One approach that at least partially addresses the above issues and that achieves the technical result of reducing friction in an internal combustion engine is to fill or partially fill the engine crankcase with a gaseous fuel such as methane. For example, the inventors have realized that by replacing air within the engine crankcase with a lower density gas, air resistance can be decreased while still providing sufficient engine cooling. Furthermore, methane gas viscosity is substantially lower than air and the flammability limits of methane in air are limited. Thus, in one embodiment, a vehicle system comprises a gaseous fuel source and an internal combustion engine including a positive crankcase ventilation (PCV) system, wherein the gaseous fuel source is fluidly coupled to the PCV system via a flow control valve, the flow control valve configured to control the flow of gaseous fuel into the PCV system. In another embodiment, a method comprises during a first condition, delivering gaseous fuel from a gaseous fuel source to the PCV system of an internal combustion engine, wherein the first condition comprises a calculated blow-by flow rate being less than a PCV valve flow rate. In a further embodiment, a vehicle may comprise a gaseous fuel source, an internal combustion engine including a PCV system, wherein the gaseous fuel source is fluidly coupled to the PCV system via a flow control valve, the flow control valve configured to control the flow of gaseous fuel into the PCV system, and a controller having executable instructions to during a first condition, deliver gaseous fuel from a gaseous fuel source to the PCV system of an internal combustion engine, wherein the first condition comprises a calculated blow-by flow rate being less than a PCV valve flow rate and a manifold vacuum being greater than a crankcase vacuum, wherein a flow rate of the gaseous fuel is calculated from a difference between a PCV valve flow rate and a blow-by gas flow rate, wherein the blow-by gas flow rate is calculated based on engine operating conditions.

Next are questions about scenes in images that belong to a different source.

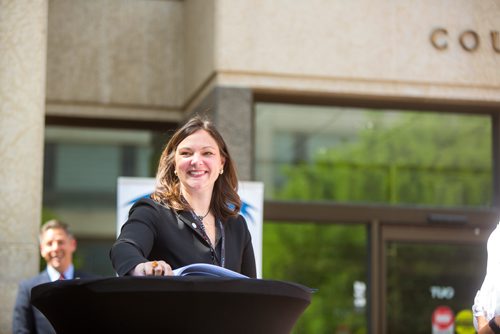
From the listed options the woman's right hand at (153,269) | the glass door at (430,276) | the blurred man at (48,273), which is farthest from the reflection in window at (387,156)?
the woman's right hand at (153,269)

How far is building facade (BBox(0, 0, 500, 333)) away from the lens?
880 cm

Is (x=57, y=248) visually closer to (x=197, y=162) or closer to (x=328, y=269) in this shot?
(x=328, y=269)

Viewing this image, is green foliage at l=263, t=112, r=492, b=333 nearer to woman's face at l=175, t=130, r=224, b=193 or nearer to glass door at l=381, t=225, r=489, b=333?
glass door at l=381, t=225, r=489, b=333

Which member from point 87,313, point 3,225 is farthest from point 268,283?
point 3,225

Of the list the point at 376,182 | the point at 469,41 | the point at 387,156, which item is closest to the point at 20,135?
the point at 376,182

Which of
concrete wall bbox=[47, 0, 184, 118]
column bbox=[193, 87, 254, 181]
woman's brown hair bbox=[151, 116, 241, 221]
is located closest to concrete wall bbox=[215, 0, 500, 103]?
column bbox=[193, 87, 254, 181]

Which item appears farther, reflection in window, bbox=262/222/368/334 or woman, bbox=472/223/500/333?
reflection in window, bbox=262/222/368/334

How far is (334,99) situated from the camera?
939 cm

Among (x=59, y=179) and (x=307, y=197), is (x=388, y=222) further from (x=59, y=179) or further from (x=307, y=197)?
(x=59, y=179)

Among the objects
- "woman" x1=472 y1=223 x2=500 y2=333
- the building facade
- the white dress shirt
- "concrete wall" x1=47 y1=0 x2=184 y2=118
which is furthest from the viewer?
"concrete wall" x1=47 y1=0 x2=184 y2=118

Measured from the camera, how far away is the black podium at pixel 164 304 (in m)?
1.90

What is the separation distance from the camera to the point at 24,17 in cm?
827

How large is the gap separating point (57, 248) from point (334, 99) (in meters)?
3.66

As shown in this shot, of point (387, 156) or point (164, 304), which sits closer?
point (164, 304)
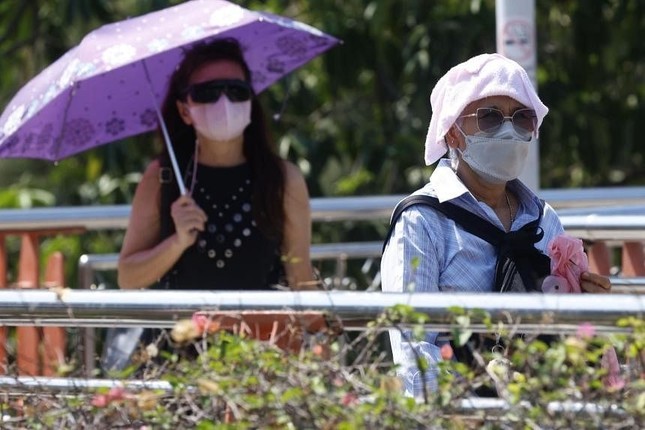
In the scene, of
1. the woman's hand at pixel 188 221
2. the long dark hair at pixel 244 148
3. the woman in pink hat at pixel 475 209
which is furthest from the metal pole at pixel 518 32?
the woman in pink hat at pixel 475 209

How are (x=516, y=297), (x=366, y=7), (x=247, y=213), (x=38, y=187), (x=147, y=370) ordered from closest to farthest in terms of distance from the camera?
(x=516, y=297)
(x=147, y=370)
(x=247, y=213)
(x=366, y=7)
(x=38, y=187)

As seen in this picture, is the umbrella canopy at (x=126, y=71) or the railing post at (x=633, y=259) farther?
the railing post at (x=633, y=259)

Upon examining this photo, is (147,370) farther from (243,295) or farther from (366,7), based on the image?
(366,7)

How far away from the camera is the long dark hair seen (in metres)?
4.69

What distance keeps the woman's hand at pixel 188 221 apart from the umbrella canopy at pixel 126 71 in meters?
0.48

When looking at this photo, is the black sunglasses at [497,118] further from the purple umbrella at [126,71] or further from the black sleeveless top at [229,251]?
the purple umbrella at [126,71]

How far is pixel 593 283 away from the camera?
3.40 meters

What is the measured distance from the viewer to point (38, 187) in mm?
10547

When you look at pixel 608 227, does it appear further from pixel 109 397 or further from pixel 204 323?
pixel 109 397

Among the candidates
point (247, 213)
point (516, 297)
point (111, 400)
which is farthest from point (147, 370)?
point (247, 213)

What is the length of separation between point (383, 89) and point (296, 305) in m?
8.39

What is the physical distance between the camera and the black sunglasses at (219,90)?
4730 mm

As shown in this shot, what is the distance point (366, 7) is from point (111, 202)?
1963 mm

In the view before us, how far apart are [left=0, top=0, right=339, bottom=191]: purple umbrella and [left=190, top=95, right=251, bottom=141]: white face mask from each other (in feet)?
0.68
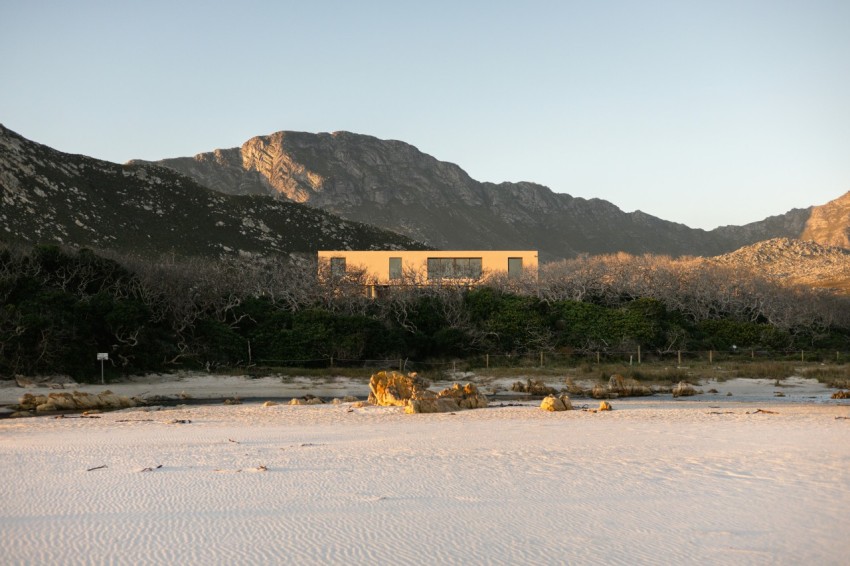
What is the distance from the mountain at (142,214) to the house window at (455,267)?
29.0 meters

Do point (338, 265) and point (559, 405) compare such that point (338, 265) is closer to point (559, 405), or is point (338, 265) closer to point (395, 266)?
point (395, 266)

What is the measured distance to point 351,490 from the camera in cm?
1024

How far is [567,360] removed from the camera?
136 ft

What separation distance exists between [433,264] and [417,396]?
3758 cm

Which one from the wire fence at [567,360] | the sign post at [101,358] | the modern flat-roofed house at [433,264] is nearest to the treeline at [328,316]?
the sign post at [101,358]

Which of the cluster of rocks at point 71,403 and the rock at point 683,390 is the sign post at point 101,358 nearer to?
the cluster of rocks at point 71,403

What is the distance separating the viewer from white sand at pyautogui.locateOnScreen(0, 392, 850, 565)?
7.39 metres

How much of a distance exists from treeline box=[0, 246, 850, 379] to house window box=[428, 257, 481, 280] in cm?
370

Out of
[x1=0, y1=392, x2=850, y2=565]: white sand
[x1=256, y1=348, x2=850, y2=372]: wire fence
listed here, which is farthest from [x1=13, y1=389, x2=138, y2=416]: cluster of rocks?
[x1=256, y1=348, x2=850, y2=372]: wire fence

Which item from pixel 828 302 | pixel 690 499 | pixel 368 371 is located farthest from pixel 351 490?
pixel 828 302

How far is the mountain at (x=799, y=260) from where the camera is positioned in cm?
10650

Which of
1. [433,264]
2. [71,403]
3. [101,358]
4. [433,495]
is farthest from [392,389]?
[433,264]

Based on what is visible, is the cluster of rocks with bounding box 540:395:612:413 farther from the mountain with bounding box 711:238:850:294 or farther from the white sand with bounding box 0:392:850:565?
the mountain with bounding box 711:238:850:294

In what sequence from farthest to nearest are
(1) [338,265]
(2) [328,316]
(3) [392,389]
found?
(1) [338,265] < (2) [328,316] < (3) [392,389]
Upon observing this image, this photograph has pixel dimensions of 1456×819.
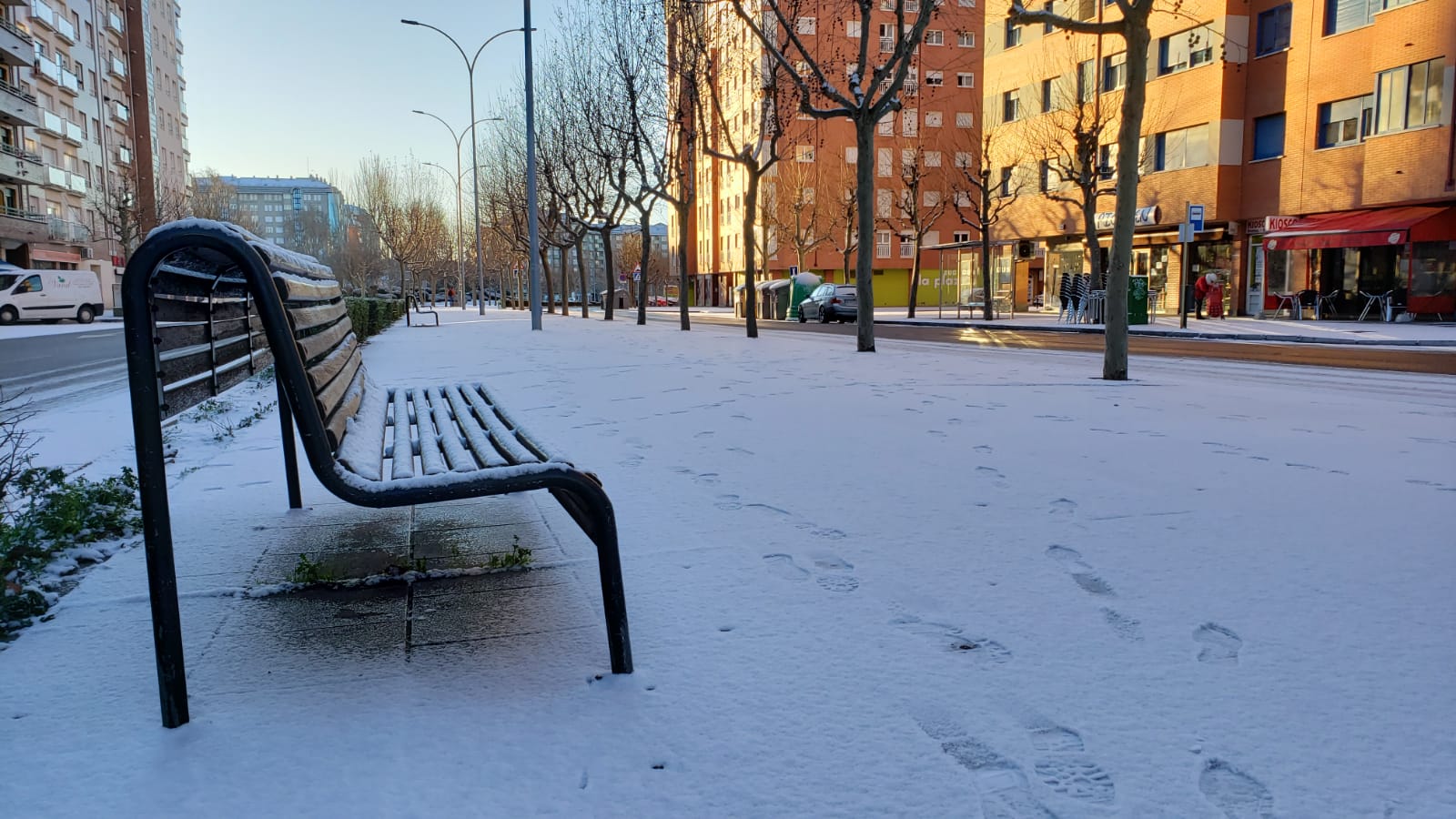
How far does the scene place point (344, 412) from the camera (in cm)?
301

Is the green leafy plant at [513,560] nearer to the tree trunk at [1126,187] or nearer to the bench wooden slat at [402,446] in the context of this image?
the bench wooden slat at [402,446]

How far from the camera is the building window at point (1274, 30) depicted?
105 ft

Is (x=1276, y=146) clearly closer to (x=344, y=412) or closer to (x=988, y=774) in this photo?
(x=344, y=412)

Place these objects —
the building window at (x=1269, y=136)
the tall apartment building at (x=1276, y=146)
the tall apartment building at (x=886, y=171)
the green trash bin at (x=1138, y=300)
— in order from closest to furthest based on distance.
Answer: the green trash bin at (x=1138, y=300) → the tall apartment building at (x=1276, y=146) → the building window at (x=1269, y=136) → the tall apartment building at (x=886, y=171)

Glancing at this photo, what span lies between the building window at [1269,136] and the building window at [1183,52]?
2.83m

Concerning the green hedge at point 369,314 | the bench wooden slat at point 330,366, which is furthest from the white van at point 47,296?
the bench wooden slat at point 330,366

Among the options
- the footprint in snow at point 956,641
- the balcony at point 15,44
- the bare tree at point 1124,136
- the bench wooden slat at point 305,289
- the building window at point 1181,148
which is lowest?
the footprint in snow at point 956,641

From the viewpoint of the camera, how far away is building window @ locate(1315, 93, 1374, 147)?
94.1ft

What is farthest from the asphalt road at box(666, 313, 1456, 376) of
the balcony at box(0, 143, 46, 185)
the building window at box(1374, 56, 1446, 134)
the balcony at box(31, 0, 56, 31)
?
the balcony at box(31, 0, 56, 31)

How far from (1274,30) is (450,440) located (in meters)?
37.2

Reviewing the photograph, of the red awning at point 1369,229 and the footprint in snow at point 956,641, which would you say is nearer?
the footprint in snow at point 956,641

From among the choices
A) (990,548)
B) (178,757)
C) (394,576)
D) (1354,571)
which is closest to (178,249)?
(178,757)

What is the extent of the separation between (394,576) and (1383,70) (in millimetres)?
32757

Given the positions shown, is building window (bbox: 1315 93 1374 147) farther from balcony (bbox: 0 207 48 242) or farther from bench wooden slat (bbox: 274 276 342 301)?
balcony (bbox: 0 207 48 242)
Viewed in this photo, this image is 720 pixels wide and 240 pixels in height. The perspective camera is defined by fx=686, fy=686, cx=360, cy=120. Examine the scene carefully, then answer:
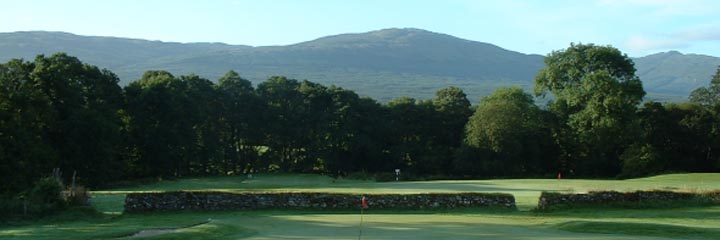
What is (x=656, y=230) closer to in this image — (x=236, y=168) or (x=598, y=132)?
(x=598, y=132)

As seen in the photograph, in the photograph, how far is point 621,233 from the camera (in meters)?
18.1

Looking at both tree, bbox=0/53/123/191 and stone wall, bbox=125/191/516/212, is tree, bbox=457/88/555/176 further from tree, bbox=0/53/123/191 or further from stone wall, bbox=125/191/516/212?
stone wall, bbox=125/191/516/212

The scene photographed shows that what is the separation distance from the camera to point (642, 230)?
18.6 meters

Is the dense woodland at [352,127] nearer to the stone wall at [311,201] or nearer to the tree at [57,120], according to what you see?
the tree at [57,120]

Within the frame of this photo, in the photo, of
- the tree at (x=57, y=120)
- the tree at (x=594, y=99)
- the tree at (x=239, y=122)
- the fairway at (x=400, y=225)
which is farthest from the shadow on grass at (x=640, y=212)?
the tree at (x=239, y=122)

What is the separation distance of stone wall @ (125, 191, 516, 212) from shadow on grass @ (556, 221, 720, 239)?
7.41 meters

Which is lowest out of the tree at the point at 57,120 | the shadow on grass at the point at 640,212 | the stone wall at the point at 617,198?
the shadow on grass at the point at 640,212

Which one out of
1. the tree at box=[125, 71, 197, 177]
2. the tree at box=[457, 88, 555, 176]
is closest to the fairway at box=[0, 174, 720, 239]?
the tree at box=[125, 71, 197, 177]

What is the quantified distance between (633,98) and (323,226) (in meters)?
50.7

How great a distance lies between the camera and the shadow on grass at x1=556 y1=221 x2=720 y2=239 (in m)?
17.9

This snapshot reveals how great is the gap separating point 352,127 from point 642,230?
2178 inches

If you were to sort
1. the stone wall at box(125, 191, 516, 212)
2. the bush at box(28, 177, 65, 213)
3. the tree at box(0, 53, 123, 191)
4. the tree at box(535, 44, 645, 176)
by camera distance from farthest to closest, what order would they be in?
the tree at box(535, 44, 645, 176), the tree at box(0, 53, 123, 191), the stone wall at box(125, 191, 516, 212), the bush at box(28, 177, 65, 213)

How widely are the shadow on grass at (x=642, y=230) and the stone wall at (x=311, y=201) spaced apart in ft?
24.3

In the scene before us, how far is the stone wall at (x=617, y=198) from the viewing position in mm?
26609
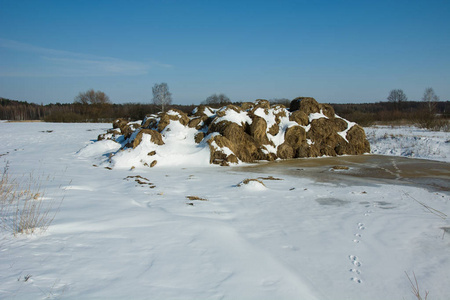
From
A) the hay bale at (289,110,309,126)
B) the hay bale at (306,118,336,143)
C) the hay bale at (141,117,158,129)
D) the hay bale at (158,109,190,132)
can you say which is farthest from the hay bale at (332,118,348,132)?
the hay bale at (141,117,158,129)

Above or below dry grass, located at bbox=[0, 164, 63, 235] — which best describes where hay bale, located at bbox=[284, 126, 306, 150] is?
above

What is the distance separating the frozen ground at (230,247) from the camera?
2.71 meters

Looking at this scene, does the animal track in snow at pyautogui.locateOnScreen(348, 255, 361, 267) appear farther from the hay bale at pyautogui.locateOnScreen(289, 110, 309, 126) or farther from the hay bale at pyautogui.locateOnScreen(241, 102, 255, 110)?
the hay bale at pyautogui.locateOnScreen(241, 102, 255, 110)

It should be understood that the summary above is provided to introduce in simplified form a selection of concepts that are further described in the detailed description. It is not meant to identify key or essential features of the claimed subject matter, the scope of which is defined uniquely by the claims that follow the detailed description. Furthermore, the claimed subject matter is not limited to implementations that solve any disadvantages noted above or in any part of this disclosure.